Who else can benefit from this? If your clients find themselves in one of following 5 situations, they may wish to know more about the QCD:
(1) People needing to reduce their adjusted gross income. The provision allows IRA holders aged 70½ or older to make direct donations of up to $100,000 annually without first taking taxable withdrawals from their accounts.
That means households can make larger contributions before hitting the maximum tax deduction. Perhaps the most significant benefit: the amount of the donation is not included in AGI.
(2) Clients who don’t need to take their IRA distributions for living expenses. Anything the client donates through a QCD counts as part of the annual required minimum distributions that must be taken from IRAs starting at age 70½. So IRA owners who do not need the distributions for income could make use of the tax benefit.
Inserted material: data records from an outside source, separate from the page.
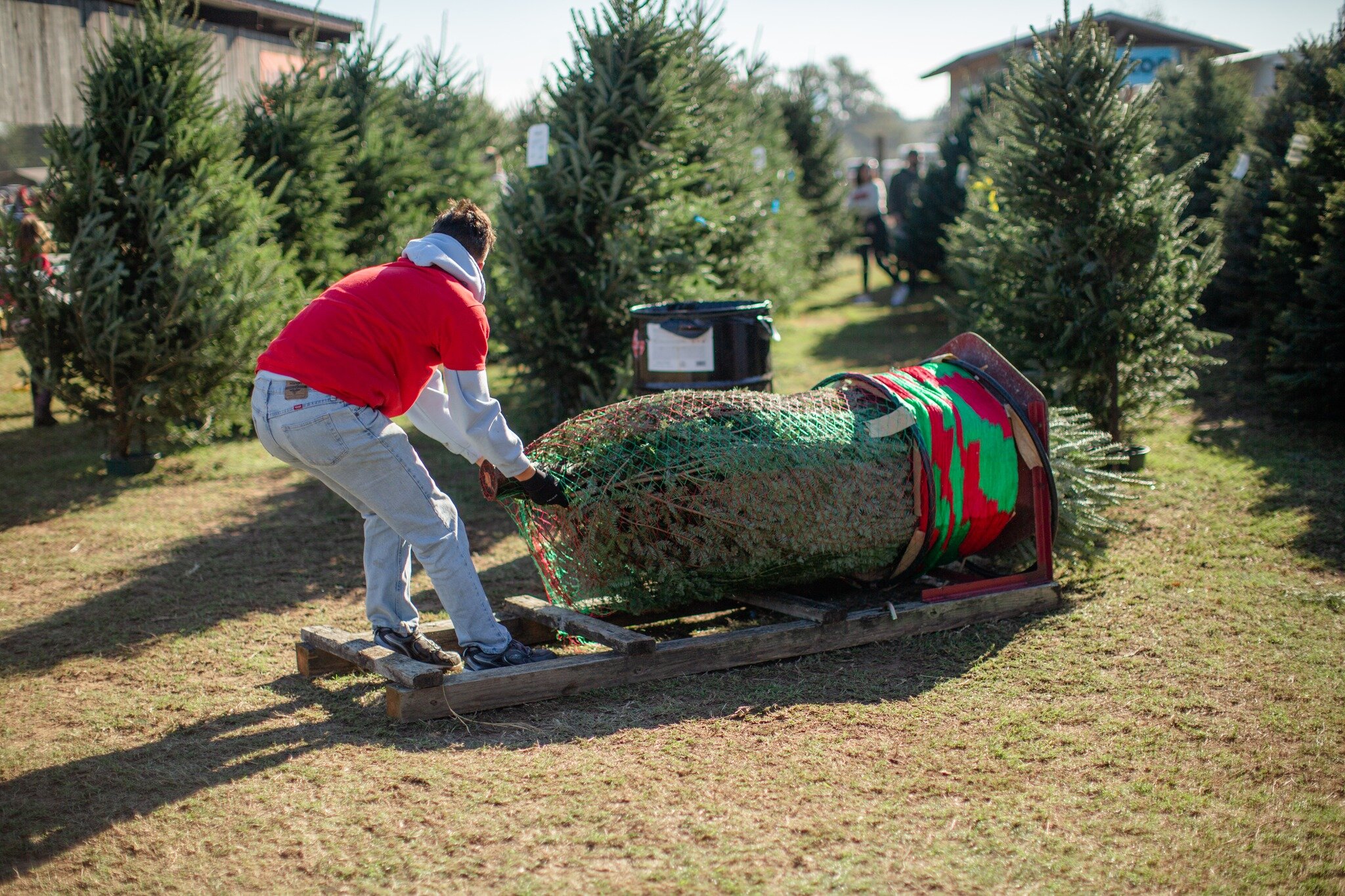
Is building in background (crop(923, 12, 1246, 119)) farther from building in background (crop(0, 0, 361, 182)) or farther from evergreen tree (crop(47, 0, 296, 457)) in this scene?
evergreen tree (crop(47, 0, 296, 457))

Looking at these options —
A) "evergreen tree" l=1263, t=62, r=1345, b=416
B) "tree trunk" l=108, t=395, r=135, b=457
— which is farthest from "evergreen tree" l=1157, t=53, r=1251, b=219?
"tree trunk" l=108, t=395, r=135, b=457

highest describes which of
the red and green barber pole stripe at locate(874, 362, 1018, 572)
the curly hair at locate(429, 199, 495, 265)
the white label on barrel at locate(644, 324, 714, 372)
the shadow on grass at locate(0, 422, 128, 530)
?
the curly hair at locate(429, 199, 495, 265)

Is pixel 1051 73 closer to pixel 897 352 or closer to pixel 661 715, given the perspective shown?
pixel 661 715

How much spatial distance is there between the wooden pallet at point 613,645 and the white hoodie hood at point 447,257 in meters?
1.36

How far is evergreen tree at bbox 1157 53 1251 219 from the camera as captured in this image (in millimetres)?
12109

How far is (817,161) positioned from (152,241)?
1403 centimetres

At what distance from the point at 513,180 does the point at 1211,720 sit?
601 centimetres

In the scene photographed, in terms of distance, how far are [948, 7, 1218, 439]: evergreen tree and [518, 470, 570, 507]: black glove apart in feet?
12.3

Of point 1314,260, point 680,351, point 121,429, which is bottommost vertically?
point 121,429

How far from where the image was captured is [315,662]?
13.7ft

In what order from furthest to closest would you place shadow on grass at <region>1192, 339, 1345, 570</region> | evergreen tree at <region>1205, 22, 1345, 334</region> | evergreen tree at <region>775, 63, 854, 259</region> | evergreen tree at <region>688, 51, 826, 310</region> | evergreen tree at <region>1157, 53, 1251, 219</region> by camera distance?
evergreen tree at <region>775, 63, 854, 259</region> → evergreen tree at <region>1157, 53, 1251, 219</region> → evergreen tree at <region>1205, 22, 1345, 334</region> → evergreen tree at <region>688, 51, 826, 310</region> → shadow on grass at <region>1192, 339, 1345, 570</region>

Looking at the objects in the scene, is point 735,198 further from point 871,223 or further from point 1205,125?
point 871,223

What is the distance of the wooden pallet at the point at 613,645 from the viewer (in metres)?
3.71

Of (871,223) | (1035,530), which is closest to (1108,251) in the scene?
(1035,530)
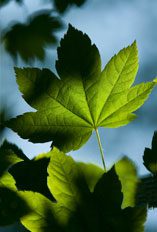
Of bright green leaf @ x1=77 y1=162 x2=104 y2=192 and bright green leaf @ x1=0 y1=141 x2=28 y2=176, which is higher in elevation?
bright green leaf @ x1=0 y1=141 x2=28 y2=176

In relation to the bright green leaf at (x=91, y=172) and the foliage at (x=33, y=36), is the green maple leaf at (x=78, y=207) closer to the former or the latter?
the bright green leaf at (x=91, y=172)

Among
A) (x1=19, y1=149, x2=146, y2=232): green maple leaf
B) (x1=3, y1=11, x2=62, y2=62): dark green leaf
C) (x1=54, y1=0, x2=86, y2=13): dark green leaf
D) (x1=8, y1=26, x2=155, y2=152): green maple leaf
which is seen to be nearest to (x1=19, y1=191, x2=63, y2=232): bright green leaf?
(x1=19, y1=149, x2=146, y2=232): green maple leaf

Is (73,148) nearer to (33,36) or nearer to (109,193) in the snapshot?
(109,193)

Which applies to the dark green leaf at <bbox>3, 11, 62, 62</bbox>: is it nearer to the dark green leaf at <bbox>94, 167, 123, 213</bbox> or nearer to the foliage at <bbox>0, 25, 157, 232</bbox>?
the foliage at <bbox>0, 25, 157, 232</bbox>

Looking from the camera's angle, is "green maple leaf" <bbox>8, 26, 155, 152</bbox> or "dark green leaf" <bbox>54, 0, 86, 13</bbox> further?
"dark green leaf" <bbox>54, 0, 86, 13</bbox>

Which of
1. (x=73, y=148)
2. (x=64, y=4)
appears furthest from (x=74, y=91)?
(x=64, y=4)

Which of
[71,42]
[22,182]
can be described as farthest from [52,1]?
[22,182]

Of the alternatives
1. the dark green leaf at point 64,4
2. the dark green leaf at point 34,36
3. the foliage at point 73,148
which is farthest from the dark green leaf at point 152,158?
the dark green leaf at point 34,36
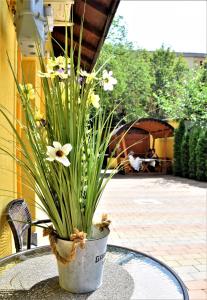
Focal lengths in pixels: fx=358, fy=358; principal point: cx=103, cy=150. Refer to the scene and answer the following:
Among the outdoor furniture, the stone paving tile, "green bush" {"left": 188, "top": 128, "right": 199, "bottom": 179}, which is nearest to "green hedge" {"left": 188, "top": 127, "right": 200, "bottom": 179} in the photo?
"green bush" {"left": 188, "top": 128, "right": 199, "bottom": 179}

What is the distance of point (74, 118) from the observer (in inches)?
50.9

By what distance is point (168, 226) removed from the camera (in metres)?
5.60

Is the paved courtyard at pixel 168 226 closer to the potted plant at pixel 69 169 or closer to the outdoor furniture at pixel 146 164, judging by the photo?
the potted plant at pixel 69 169

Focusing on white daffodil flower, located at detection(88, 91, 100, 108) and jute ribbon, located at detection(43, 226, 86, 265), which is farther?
white daffodil flower, located at detection(88, 91, 100, 108)

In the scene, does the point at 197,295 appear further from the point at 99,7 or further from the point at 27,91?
the point at 99,7

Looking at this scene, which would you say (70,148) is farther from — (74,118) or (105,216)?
(105,216)

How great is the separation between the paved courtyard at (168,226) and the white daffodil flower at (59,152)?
232cm

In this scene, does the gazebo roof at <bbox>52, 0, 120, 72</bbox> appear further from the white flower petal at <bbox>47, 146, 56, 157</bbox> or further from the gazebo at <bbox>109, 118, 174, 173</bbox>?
the gazebo at <bbox>109, 118, 174, 173</bbox>

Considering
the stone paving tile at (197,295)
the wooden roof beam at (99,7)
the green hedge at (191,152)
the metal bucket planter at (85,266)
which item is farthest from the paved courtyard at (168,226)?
the wooden roof beam at (99,7)

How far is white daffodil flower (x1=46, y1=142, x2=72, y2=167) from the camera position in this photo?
48.2 inches

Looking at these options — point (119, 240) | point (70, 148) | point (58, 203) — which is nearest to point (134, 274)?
point (58, 203)

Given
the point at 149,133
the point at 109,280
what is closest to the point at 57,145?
the point at 109,280

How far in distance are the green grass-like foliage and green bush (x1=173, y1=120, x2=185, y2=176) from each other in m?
13.1

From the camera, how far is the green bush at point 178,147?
46.4 feet
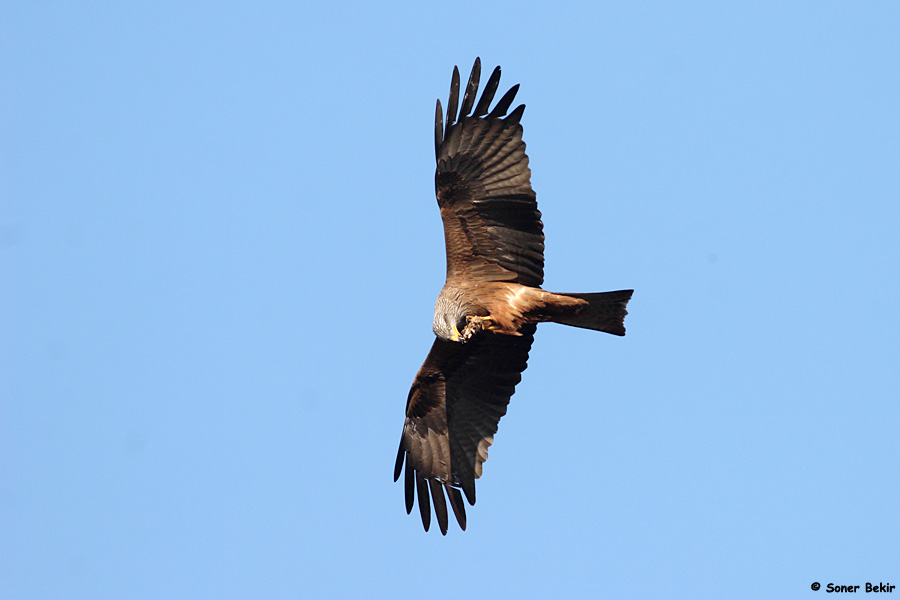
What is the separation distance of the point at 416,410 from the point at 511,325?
1.98 m

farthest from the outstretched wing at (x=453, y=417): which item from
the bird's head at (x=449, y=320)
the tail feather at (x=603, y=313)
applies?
the tail feather at (x=603, y=313)

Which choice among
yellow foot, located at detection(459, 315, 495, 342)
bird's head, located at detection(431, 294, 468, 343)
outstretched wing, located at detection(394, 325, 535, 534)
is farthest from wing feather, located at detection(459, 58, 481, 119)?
outstretched wing, located at detection(394, 325, 535, 534)

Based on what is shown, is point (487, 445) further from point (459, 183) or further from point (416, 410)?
point (459, 183)

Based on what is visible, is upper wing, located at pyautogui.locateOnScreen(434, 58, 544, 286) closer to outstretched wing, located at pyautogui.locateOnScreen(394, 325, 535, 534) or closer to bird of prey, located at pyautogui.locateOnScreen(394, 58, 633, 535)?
bird of prey, located at pyautogui.locateOnScreen(394, 58, 633, 535)

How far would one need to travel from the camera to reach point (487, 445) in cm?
1190

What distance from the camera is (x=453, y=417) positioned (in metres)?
12.0

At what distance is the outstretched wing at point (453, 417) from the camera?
11586mm

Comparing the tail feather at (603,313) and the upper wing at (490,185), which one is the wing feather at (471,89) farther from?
the tail feather at (603,313)

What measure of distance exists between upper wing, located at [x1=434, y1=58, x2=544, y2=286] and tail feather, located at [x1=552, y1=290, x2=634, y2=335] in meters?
0.55

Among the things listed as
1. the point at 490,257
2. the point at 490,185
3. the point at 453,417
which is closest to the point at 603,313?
the point at 490,257

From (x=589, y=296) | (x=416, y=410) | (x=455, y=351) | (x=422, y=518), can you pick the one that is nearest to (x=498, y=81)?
(x=589, y=296)

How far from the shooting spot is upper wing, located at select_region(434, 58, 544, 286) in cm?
1031

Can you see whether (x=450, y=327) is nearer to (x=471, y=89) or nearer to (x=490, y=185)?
(x=490, y=185)

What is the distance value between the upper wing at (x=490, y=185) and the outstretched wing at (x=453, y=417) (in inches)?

(3) Only individuals who’ve attained age 70½ may make QCDs. If the client reaches that age during the course of the year, they must wait until after their half-birthday to make the QCD transfer.
Clients who want to donate more than the prescribed limits to charity. The $100,000 maximum QCD does not apply to the charitable deduction limit. This may be able to help some clients make charitable contributions in excess of 50 percent of their adjusted gross income.
(4) Clients with stock that hasn’t appreciated much. Anything that is donated to charity via a QCD will be considered deferred taxable income. Donating appreciated securities directly to a charitable organization provides a double tax benefit. Not only are the contributions deductible, but no tax is owed for the appreciation in the securities.
A QCD doesn’t provide the same benefit. But if the appreciated value of the stock is small (or even negative), the client might as well take advantage of the other benefits the QCD offers.
(5) Clients who do not already donate to donor-advised funds. The only eligible recipients of QCD donations are public charities. It’s also worth pointing out: The procedure is fairly exacting. To make a contribution, the trustee or custodian for the client’s IRA must make a transfer from the IRA directly to charity. The money must come directly from the IRA; the transaction doesn’t qualify if the trustee or custodian puts the IRA money into a non-IRA account of the client’s, such as a checking account, before the money goes to the charity.
The law also doesn’t provide a way to correct mistakes, so it has to be done correctly the first time. It’s critical to get a letter of acknowledgment from the charity so that there’s a record of what happened should the IRS ever decide to investigate the transaction.
Most clients won’t fall under all of these parameters, so there will be a small population that is able to take advantage of the new permanence of the QCD. But all clients with IRAs, and all those making sizable charitable deductions, will appreciate knowing about the strategy.